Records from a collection
=-=-=

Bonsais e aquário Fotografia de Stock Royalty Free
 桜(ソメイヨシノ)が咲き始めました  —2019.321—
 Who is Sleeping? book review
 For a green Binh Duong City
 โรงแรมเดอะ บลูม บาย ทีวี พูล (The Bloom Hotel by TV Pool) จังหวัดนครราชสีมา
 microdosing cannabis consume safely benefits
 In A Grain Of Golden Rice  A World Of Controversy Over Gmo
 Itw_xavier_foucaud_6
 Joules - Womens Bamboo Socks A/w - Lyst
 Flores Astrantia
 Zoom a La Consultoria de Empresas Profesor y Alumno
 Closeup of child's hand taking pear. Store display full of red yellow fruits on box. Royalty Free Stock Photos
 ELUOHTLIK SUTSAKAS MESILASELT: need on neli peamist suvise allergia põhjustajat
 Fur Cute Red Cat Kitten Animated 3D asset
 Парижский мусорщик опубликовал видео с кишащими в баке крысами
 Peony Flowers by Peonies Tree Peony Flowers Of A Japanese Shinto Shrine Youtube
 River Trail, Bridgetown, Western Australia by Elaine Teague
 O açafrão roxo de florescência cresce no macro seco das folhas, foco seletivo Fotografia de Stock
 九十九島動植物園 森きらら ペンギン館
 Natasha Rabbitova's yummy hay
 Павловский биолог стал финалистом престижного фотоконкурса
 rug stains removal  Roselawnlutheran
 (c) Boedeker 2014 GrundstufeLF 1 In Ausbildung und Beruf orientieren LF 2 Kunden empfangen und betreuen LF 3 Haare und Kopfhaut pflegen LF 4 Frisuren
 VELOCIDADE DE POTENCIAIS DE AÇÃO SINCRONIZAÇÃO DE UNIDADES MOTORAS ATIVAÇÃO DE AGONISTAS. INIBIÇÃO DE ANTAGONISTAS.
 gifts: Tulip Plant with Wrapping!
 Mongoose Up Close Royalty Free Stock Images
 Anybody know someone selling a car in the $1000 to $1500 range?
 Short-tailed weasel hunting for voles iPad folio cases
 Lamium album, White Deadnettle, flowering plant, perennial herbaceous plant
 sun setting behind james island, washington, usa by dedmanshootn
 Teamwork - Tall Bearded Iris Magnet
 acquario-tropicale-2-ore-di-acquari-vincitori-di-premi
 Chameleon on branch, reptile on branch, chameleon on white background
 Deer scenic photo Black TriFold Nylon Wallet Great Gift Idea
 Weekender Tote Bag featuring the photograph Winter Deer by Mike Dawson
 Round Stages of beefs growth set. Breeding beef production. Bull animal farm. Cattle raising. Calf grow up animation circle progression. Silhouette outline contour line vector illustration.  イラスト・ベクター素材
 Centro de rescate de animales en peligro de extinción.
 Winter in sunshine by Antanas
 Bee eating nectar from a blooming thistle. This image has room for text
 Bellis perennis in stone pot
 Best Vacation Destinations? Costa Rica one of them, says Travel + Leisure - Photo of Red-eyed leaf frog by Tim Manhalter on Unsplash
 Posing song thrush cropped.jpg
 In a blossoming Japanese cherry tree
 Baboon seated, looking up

=-=-=

== Your assignment ==
All the entries above should come back exactly as they are written.

== Written response ==
Bonsais e aquário Fotografia de Stock Royalty Free
 桜(ソメイヨシノ)が咲き始めました  —2019.321—
 Who is Sleeping? book review
 For a green Binh Duong City
 โรงแรมเดอะ บลูม บาย ทีวี พูล (The Bloom Hotel by TV Pool) จังหวัดนครราชสีมา
 microdosing cannabis consume safely benefits
 In A Grain Of Golden Rice  A World Of Controversy Over Gmo
 Itw_xavier_foucaud_6
 Joules - Womens Bamboo Socks A/w - Lyst
 Flores Astrantia
 Zoom a La Consultoria de Empresas Profesor y Alumno
 Closeup of child's hand taking pear. Store display full of red yellow fruits on box. Royalty Free Stock Photos
 ELUOHTLIK SUTSAKAS MESILASELT: need on neli peamist suvise allergia põhjustajat
 Fur Cute Red Cat Kitten Animated 3D asset
 Парижский мусорщик опубликовал видео с кишащими в баке крысами
 Peony Flowers by Peonies Tree Peony Flowers Of A Japanese Shinto Shrine Youtube
 River Trail, Bridgetown, Western Australia by Elaine Teague
 O açafrão roxo de florescência cresce no macro seco das folhas, foco seletivo Fotografia de Stock
 九十九島動植物園 森きらら ペンギン館
 Natasha Rabbitova's yummy hay
 Павловский биолог стал финалистом престижного фотоконкурса
 rug stains removal  Roselawnlutheran
 (c) Boedeker 2014 GrundstufeLF 1 In Ausbildung und Beruf orientieren LF 2 Kunden empfangen und betreuen LF 3 Haare und Kopfhaut pflegen LF 4 Frisuren
 VELOCIDADE DE POTENCIAIS DE AÇÃO SINCRONIZAÇÃO DE UNIDADES MOTORAS ATIVAÇÃO DE AGONISTAS. INIBIÇÃO DE ANTAGONISTAS.
 gifts: Tulip Plant with Wrapping!
 Mongoose Up Close Royalty Free Stock Images
 Anybody know someone selling a car in the $1000 to $1500 range?
 Short-tailed weasel hunting for voles iPad folio cases
 Lamium album, White Deadnettle, flowering plant, perennial herbaceous plant
 sun setting behind james island, washington, usa by dedmanshootn
 Teamwork - Tall Bearded Iris Magnet
 acquario-tropicale-2-ore-di-acquari-vincitori-di-premi
 Chameleon on branch, reptile on branch, chameleon on white background
 Deer scenic photo Black TriFold Nylon Wallet Great Gift Idea
 Weekender Tote Bag featuring the photograph Winter Deer by Mike Dawson
 Round Stages of beefs growth set. Breeding beef production. Bull animal farm. Cattle raising. Calf grow up animation circle progression. Silhouette outline contour line vector illustration.  イラスト・ベクター素材
 Centro de rescate de animales en peligro de extinción.
 Winter in sunshine by Antanas
 Bee eating nectar from a blooming thistle. This image has room for text
 Bellis perennis in stone pot
 Best Vacation Destinations? Costa Rica one of them, says Travel + Leisure - Photo of Red-eyed leaf frog by Tim Manhalter on Unsplash
 Posing song thrush cropped.jpg
 In a blossoming Japanese cherry tree
 Baboon seated, looking up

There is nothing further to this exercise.